Start of RECORD EXCERPTS

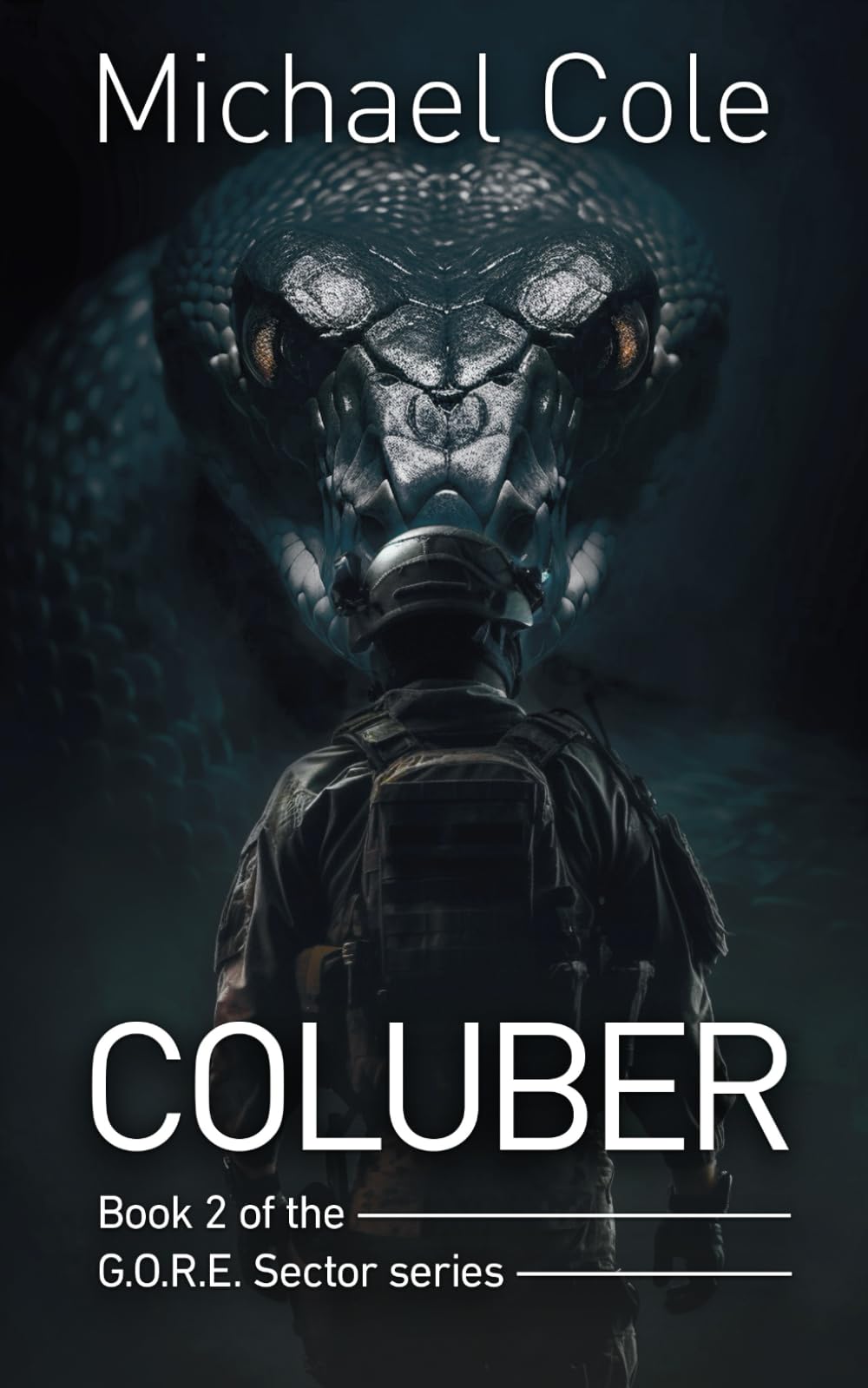 Michael Cole Coluber Book 2 of the G.O.R.E Sector series Paperback RARE FREE P&P
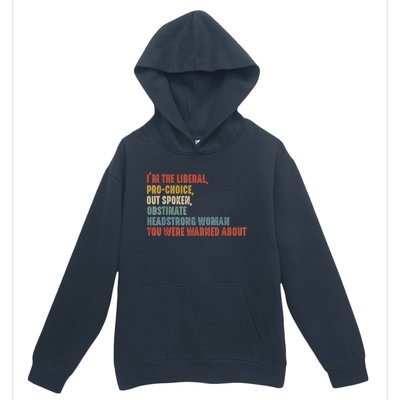 Im The Liberal Outspoken Obstinate Headstrong Urban Pullover Hoodie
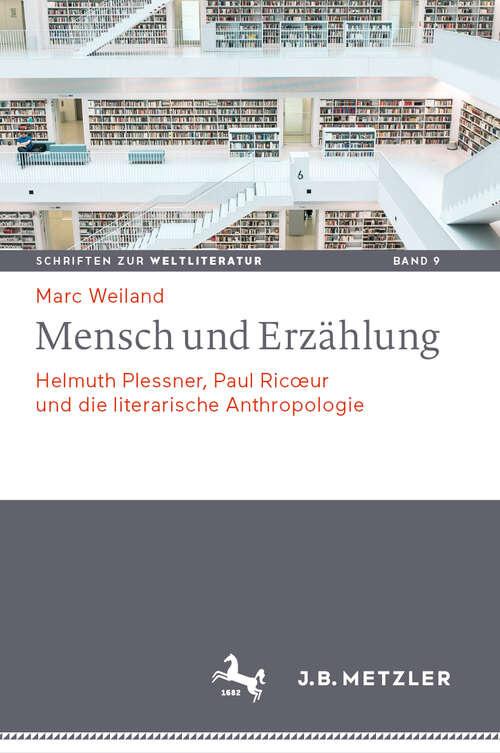 Book cover of Mensch und Erzählung: Helmuth Plessner, Paul Ricœur und die literarische Anthropologie (1. Aufl. 2019) (Schriften zur Weltliteratur/Studies on World Literature #9)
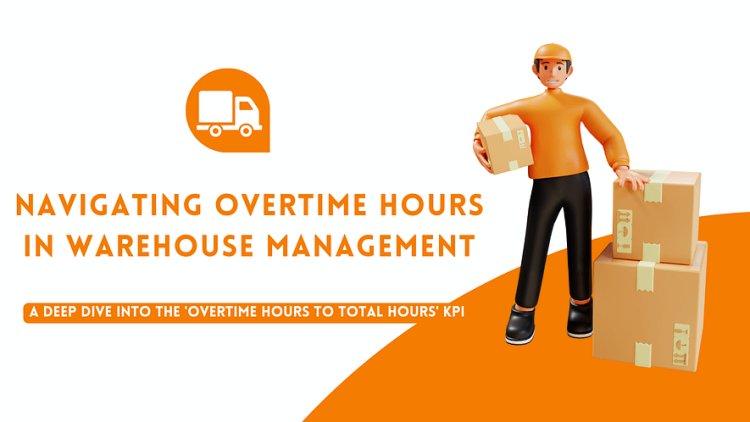 Overtime Hours to Total Hours: A Crucial Supply Chain KPI
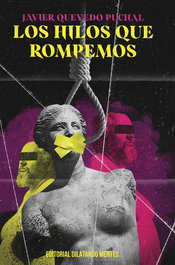 Los hilos que rompemos, Javier Quevedo Puchal - DILATANDO MENTES EDITORIAL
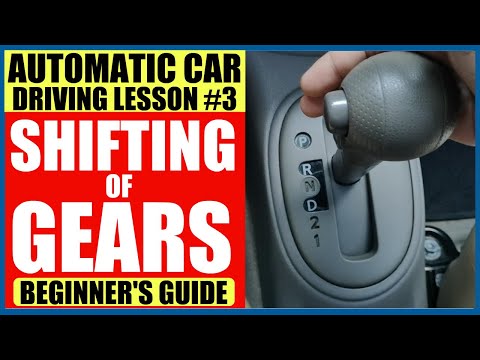 PAANO MAGSHIFT NG GEARS SA AUTOMATIC TRANSMISSION CAR (BEGINNER'S GUIDE)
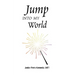 Jump Into My World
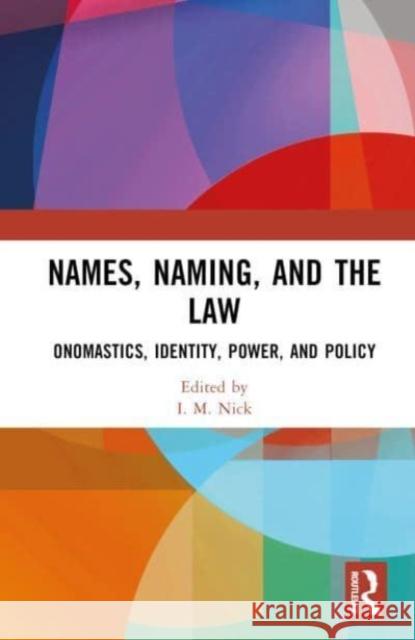 Names, Naming, and the Law  9781032556413 Taylor & Francis Ltd - książka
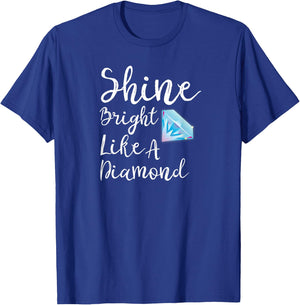 Shine Bright Like A Diamond T-Shirt - T-Shirt | Royal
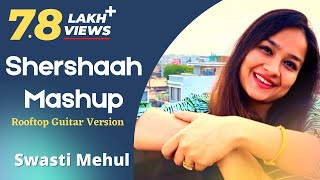 Shershaah Mashup - Swasti Mehul
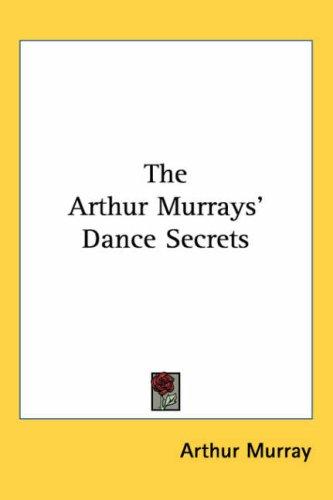 Cover for The Arthur Murrays' Dance Secrets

End of RECORD EXCERPTS

## BRIEF
Starting at the top of the items above and going on through the line that contains "Jump Into My World", write out each line exactly, leaving the pictures out.

## TASK OUTPUT
 Michael Cole Coluber Book 2 of the G.O.R.E Sector series Paperback RARE FREE P&P
 Im The Liberal Outspoken Obstinate Headstrong Urban Pullover Hoodie
 Book cover of Mensch und Erzählung: Helmuth Plessner, Paul Ricœur und die literarische Anthropologie (1. Aufl. 2019) (Schriften zur Weltliteratur/Studies on World Literature #9)
 Overtime Hours to Total Hours: A Crucial Supply Chain KPI
 Los hilos que rompemos, Javier Quevedo Puchal - DILATANDO MENTES EDITORIAL
 PAANO MAGSHIFT NG GEARS SA AUTOMATIC TRANSMISSION CAR (BEGINNER'S GUIDE)
 Jump Into My World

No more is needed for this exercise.